Estela Garcia, impacted resident and member of the Committee for a Better Arvin,” said, “In my community, there are many people who are sick - with asthma, with allergies, and many many people suffering from cancer. Here in Arvin, there are wells near schools and near apartments. There are wells that supposedly aren't operating, but a terrible smell comes to you if you get close to these sites.”

“This pollution affects everyone in the community. So if you ask me, ‘what would you change in your community’, I'd say ‘get the wells out of our communities as much as possible,” concluded Garcia.

Since the first well was drilled in California in 1861, oil production has steadily grown in the state. In 2017, California was fourth in the nation in crude oil production.

However, by February 2019, it dropped to seventh largest producer in terms of barrels per month, according to the report. Yet California, considered by many to be the nation’s “green leader,” still produced over 160 million barrels per year.

For more information, go to:

Background: Big Oil Regulatory Capture in California

The reason why California is one of the worst states in the U.S. when it comes to regulating the oil and gas industry’s waste is due to the uncomfortable fact that the oil industry is the most powerful corporate lobby in California and exercises enormous influence over the Governor’s Office, the State Legislature and the State’s regulatory panels, commissions and panels.

Last year the Western States Petroleum Association, the most powerful lobbying organization in the state, pumped more money into lobbying than any other organization in California, spending a total of $8.8 million. The San Ramon-based Chevron pumped the third most money into lobbying, a total of $5.9 million. The lobbying expenses of the two oil industry giants came to a total of $14.7 million.

During the first quarter of 2020, at the same time that the Newsom Administration approved 1,623 total oil drilling permits, the Western States Petroleum Association (WSPA) spent $1,089,702 lobbying state officials.

Chevron spent even more: $1,638,497 in the first quarter of 2020 to influence legislators, the Governor’s Office and other state officials. The two oil industry giants combined to spend a total of $2,728,199 lobbying from January 1-March 31.

In the second quarter of 2020, WSPA spent $1,220,986 while Chevron spent $974,322 on lobbying in California, a total of $2,195,308.  

In the third quarter of 2020, WSPA spent $1,169,397 while Chevron pumped $752,437 into lobbying.

Aera Energy — the company that the majority of fracking permits approved in 2020 went to — spent a total of $672,604 lobbying California officials in 2019. In 2020 to date, Aera spent $290,826 on lobbying from January 1 to March 31, $191,660 from April 1 to June 30, and $200,082 from July 1 to September 30, a total of $682,028, more than all of last year.

The final reports on lobbying expenses for 2020 won’t come become available until January 31, 2021.
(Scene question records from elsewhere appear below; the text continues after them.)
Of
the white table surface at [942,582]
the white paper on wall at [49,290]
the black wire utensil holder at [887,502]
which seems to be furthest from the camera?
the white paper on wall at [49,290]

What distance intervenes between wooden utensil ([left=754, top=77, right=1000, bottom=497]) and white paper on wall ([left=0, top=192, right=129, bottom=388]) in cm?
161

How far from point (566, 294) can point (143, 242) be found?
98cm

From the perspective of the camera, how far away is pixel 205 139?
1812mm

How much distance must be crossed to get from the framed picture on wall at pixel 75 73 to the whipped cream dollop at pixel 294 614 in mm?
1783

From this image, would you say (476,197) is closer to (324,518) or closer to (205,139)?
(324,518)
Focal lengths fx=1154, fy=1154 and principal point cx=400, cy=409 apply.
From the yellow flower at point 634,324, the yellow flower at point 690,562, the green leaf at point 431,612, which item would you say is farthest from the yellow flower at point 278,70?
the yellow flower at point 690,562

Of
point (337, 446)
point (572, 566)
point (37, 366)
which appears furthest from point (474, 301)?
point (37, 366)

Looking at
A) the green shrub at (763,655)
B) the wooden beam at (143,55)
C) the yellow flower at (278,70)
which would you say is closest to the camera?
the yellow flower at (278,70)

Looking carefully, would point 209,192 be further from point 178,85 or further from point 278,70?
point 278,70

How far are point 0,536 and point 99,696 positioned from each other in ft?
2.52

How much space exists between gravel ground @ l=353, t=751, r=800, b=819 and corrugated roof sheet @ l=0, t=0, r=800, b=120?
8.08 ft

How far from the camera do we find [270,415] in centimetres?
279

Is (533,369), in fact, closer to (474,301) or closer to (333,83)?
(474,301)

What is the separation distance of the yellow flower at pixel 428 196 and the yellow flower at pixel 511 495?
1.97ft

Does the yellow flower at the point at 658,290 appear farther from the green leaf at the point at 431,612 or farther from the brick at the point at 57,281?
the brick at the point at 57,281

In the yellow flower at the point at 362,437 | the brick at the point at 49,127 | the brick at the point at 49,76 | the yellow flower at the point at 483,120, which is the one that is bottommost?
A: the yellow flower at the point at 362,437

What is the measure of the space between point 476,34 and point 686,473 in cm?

Lobbying is just one of the seven methods that Big Oil uses in California to exercise inordinate influence over California regulators. WSPA and Big Oil wield their power in 7 major ways: through (1) lobbying; (2) campaign spending; (3) serving on and putting shills on regulatory panels; (4) creating Astroturf groups; (5) working in collaboration with media; (6) creating alliances with labor unions; and (7) contributing to non profit organizations.

A classic example of deep regulatory capture in California is how Catherine Reheis-Boyd, the President of the Western States Petroleum Association, chaired the Marine Life Protection Act (MLPA) Initiative Blue Ribbon Task Force to create “marine protected areas” in Southern California at the same time that she was lobbying for new oil drilling off the West Coast.